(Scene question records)
▽
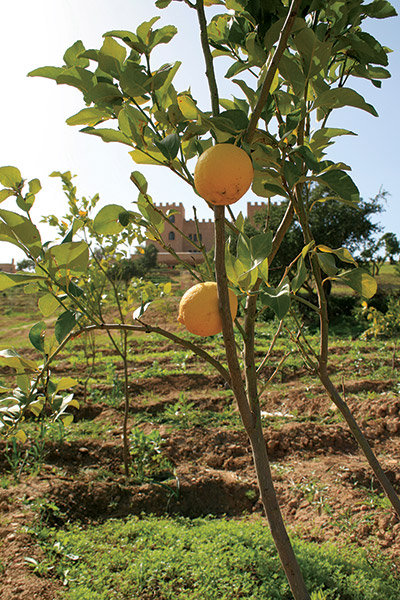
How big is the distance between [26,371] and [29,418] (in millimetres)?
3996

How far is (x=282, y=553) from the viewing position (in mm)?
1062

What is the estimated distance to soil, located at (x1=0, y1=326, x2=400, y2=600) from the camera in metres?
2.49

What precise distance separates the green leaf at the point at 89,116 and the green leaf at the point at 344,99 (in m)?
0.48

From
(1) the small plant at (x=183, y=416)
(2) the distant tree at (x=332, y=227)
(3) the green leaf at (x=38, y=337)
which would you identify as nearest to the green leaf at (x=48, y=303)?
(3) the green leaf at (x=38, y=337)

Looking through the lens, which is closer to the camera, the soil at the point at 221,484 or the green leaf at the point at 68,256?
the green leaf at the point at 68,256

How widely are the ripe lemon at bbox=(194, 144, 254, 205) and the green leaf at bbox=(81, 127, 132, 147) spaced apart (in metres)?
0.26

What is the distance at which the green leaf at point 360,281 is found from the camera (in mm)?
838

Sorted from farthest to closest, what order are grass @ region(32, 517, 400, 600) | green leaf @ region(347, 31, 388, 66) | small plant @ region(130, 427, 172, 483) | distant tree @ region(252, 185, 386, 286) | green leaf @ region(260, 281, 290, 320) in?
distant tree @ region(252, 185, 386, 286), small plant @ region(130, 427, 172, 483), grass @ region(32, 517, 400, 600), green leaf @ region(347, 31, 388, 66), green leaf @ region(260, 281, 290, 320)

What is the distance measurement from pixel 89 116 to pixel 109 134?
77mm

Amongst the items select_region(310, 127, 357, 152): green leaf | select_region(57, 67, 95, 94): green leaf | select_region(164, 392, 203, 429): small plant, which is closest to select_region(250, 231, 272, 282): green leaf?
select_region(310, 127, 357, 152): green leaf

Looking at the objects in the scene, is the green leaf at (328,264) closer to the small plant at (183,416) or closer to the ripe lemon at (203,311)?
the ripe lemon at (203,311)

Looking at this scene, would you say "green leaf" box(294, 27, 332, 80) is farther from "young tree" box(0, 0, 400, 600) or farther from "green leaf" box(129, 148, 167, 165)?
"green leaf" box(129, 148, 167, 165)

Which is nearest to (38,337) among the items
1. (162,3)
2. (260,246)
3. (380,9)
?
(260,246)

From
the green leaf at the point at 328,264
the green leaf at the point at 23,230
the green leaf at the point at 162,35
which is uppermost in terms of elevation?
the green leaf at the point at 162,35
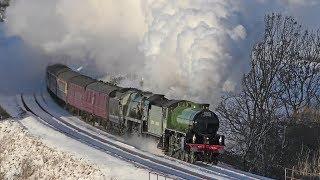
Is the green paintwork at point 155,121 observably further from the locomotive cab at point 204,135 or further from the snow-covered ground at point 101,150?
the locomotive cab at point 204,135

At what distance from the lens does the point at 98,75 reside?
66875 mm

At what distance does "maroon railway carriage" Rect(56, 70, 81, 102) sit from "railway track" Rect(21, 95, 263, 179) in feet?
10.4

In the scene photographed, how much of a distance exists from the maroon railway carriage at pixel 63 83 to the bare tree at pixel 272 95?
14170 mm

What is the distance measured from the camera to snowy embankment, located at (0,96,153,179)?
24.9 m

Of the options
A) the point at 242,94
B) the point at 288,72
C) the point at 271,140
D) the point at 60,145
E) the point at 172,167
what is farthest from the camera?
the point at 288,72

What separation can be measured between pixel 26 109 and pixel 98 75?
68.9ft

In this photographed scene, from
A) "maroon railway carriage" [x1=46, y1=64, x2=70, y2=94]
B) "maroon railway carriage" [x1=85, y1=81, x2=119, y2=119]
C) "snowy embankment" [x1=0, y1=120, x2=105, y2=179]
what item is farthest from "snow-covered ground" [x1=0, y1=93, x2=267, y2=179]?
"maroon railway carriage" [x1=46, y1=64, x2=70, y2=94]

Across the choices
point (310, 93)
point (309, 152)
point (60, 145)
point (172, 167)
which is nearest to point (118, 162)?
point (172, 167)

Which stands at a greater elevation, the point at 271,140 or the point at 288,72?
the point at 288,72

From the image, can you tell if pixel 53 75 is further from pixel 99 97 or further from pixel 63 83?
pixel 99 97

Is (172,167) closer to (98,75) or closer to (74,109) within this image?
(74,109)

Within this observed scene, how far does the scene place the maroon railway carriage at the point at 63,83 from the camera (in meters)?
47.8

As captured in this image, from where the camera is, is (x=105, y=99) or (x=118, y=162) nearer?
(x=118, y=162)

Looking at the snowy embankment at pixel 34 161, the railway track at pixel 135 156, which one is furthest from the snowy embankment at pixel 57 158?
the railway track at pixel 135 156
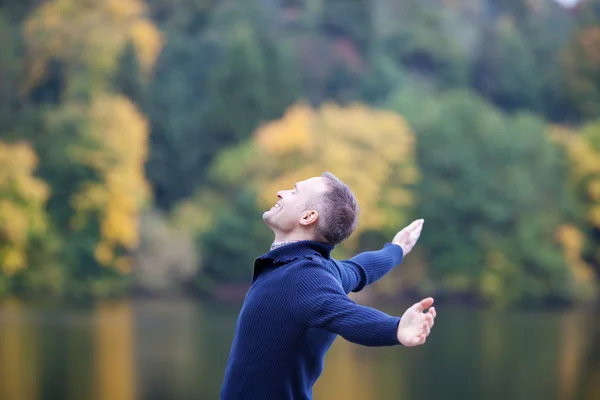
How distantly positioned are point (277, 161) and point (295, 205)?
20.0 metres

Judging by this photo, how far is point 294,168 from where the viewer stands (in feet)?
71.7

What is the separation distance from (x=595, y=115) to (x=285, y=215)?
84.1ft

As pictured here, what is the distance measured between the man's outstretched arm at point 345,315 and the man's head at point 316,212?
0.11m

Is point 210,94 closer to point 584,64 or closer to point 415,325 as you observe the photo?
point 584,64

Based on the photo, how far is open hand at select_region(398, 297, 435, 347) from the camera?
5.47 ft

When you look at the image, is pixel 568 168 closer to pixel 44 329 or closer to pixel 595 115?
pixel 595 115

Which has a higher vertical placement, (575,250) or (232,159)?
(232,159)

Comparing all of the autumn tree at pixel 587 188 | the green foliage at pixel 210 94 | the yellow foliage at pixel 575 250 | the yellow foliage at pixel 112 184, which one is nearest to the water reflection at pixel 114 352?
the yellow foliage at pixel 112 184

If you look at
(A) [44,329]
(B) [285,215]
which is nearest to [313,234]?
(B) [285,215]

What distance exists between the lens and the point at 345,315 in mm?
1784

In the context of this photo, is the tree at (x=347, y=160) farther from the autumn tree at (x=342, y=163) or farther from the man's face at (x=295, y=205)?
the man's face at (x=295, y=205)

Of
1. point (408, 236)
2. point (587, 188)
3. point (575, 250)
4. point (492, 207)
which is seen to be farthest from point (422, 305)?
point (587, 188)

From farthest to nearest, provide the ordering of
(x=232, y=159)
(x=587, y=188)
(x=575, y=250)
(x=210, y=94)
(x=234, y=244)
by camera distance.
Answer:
△
▽
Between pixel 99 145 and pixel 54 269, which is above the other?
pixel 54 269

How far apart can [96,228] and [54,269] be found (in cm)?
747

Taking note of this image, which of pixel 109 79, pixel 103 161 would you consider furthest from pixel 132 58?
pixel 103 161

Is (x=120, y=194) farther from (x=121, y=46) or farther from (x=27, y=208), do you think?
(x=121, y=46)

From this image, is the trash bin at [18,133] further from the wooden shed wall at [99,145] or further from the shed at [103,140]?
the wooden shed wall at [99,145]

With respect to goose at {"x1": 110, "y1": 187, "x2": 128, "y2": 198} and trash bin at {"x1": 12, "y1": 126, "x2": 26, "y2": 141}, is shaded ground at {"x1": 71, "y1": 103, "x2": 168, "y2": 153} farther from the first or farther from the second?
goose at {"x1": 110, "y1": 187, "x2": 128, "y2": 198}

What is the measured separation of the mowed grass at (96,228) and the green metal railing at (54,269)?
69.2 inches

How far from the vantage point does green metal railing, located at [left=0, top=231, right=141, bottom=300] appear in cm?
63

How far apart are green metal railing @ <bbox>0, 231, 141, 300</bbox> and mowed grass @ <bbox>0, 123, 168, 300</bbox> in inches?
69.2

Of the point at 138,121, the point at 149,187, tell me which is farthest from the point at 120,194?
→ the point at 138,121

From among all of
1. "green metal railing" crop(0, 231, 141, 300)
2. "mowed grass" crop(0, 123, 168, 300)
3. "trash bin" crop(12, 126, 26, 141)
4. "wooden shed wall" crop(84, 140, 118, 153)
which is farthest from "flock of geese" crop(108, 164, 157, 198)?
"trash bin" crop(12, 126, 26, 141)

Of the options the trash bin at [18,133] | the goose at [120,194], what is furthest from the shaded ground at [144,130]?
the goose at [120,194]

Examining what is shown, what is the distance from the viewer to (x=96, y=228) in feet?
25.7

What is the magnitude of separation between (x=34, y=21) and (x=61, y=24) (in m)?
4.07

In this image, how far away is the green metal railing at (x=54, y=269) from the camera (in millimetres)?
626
△
▽
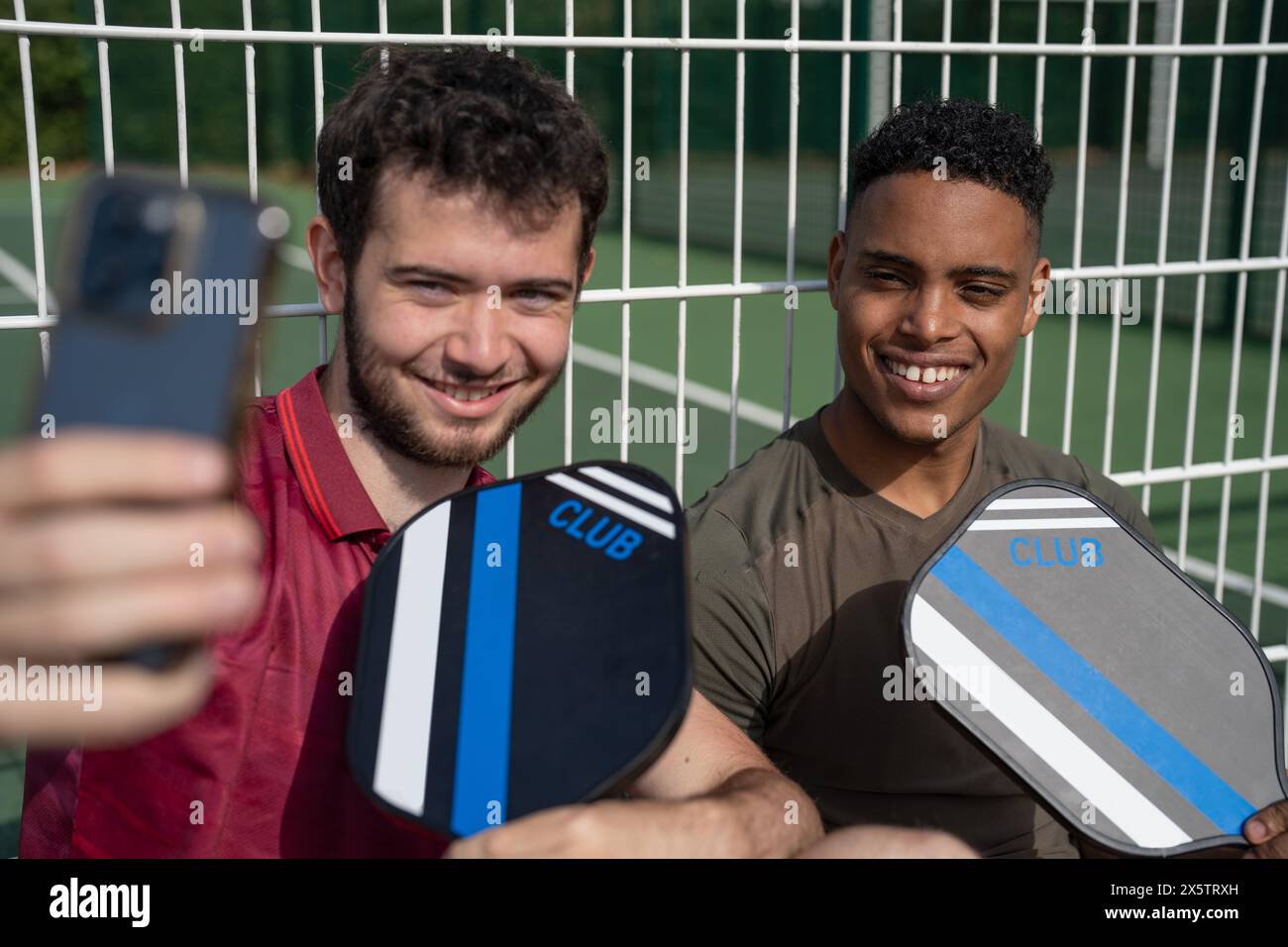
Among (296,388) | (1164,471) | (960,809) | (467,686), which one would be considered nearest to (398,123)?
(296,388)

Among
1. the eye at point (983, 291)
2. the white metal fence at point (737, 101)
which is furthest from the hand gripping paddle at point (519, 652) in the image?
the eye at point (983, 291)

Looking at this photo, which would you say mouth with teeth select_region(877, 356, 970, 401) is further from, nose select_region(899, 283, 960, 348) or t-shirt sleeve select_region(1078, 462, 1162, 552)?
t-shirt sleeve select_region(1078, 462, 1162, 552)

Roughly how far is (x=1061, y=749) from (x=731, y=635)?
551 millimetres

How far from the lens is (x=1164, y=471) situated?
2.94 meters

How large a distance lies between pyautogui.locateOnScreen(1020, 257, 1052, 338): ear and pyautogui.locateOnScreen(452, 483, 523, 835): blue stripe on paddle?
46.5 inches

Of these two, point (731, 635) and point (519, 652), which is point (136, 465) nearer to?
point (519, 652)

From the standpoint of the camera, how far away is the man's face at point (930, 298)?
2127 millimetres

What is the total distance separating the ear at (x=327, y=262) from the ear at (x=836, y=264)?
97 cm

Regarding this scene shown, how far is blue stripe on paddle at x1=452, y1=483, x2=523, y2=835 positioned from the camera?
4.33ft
△
**Directions for this task**:
Count the lines in the material above that contain the string "lens", with case counting, and reply with only the number.

**Answer to this task**:
4